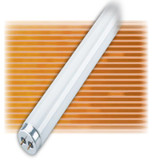 Fluorescent Linear T12  40W Medium Bipin 5000K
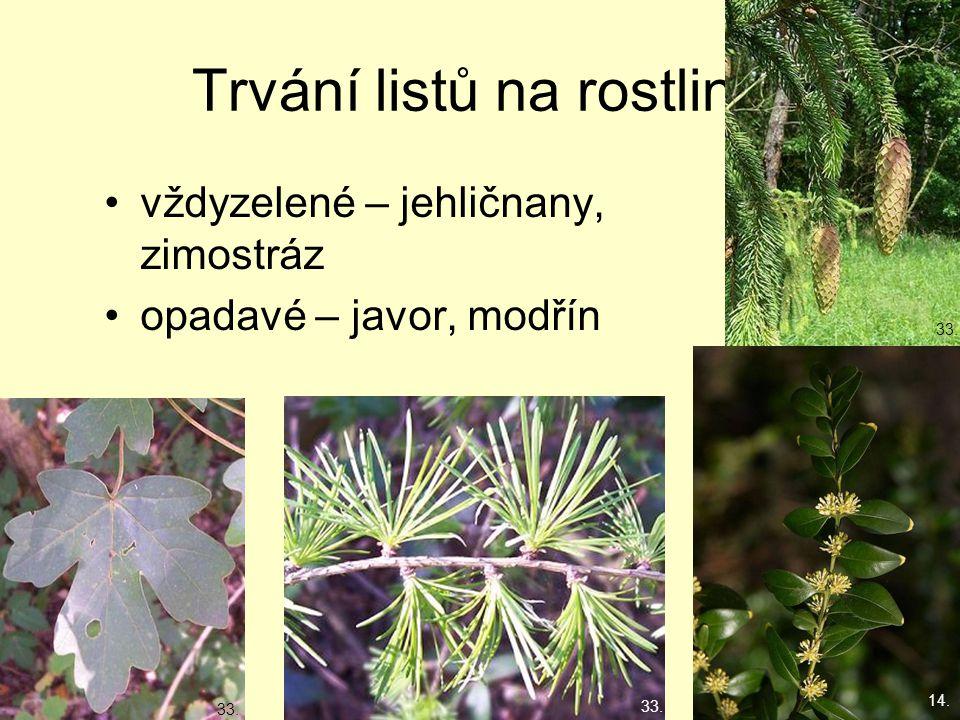 Trvání listů na rostlině vždyzelené – jehličnany, zimostráz opadavé – javor, modřín 14. 33. 14.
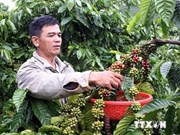 Vietnam exporta un millón 400 mil toneladas de café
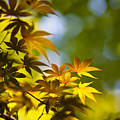Acer Glow by Mike Reid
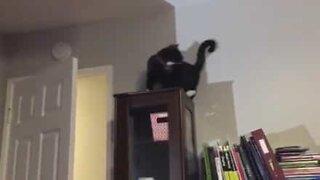 Morsom katt elsker å jage halen sin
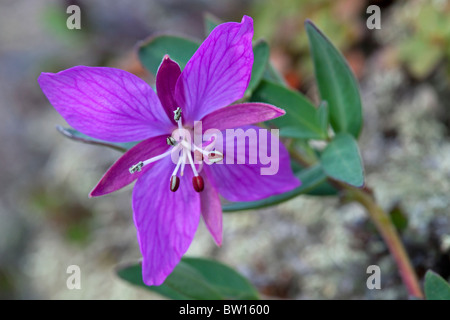 Dwarf fireweed (Chamaenerion latifolium / Chamerion latifolium / Epilobium latifolium), national flower of Greenland, - Stock Photo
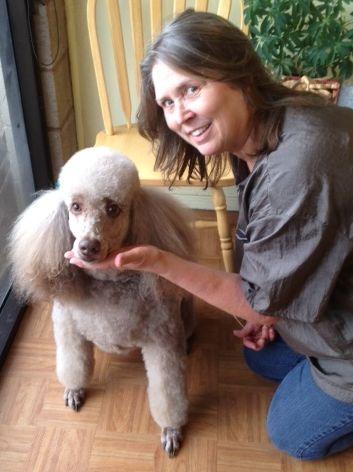 Dog groomer Elk Grove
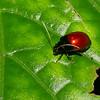 Galerucinae sp.  Chrysomelidae , Malaysian leaf beetle<br /> 3052, Gunung Mulu National Park, Sarawak, East Malaysia, April 20, 2016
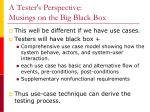 a tester s perspective musings on the big black box1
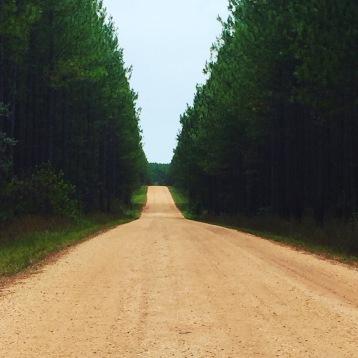 Pine trees...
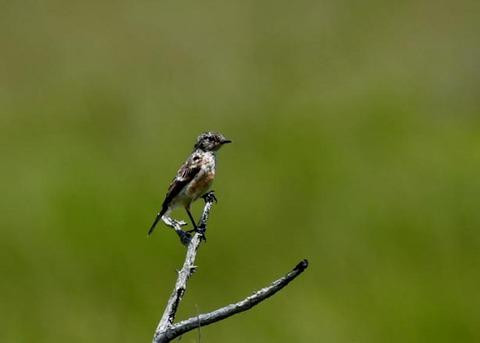 ノビタキ幼鳥5219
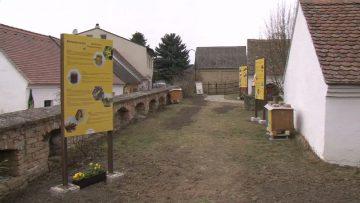 Saisoneröffnung VINOVERSUM Poysdorf 2018 W4tv122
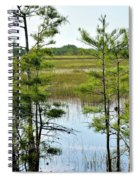 Cypress Dome Spiral Notebook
===============
• _EXERCISE AIM_
Every entry above should come back exactly as written, except for its pictures.

• _WRITTEN ANSWER_
 Fluorescent Linear T12  40W Medium Bipin 5000K
 Trvání listů na rostlině vždyzelené – jehličnany, zimostráz opadavé – javor, modřín 14. 33. 14.
 Vietnam exporta un millón 400 mil toneladas de café
Acer Glow by Mike Reid
 Morsom katt elsker å jage halen sin
 Dwarf fireweed (Chamaenerion latifolium / Chamerion latifolium / Epilobium latifolium), national flower of Greenland, - Stock Photo
 Dog groomer Elk Grove
 Galerucinae sp.  Chrysomelidae , Malaysian leaf beetle<br /> 3052, Gunung Mulu National Park, Sarawak, East Malaysia, April 20, 2016
 a tester s perspective musings on the big black box1
 Pine trees...
 ノビタキ幼鳥5219
 Saisoneröffnung VINOVERSUM Poysdorf 2018 W4tv122
 Cypress Dome Spiral Notebook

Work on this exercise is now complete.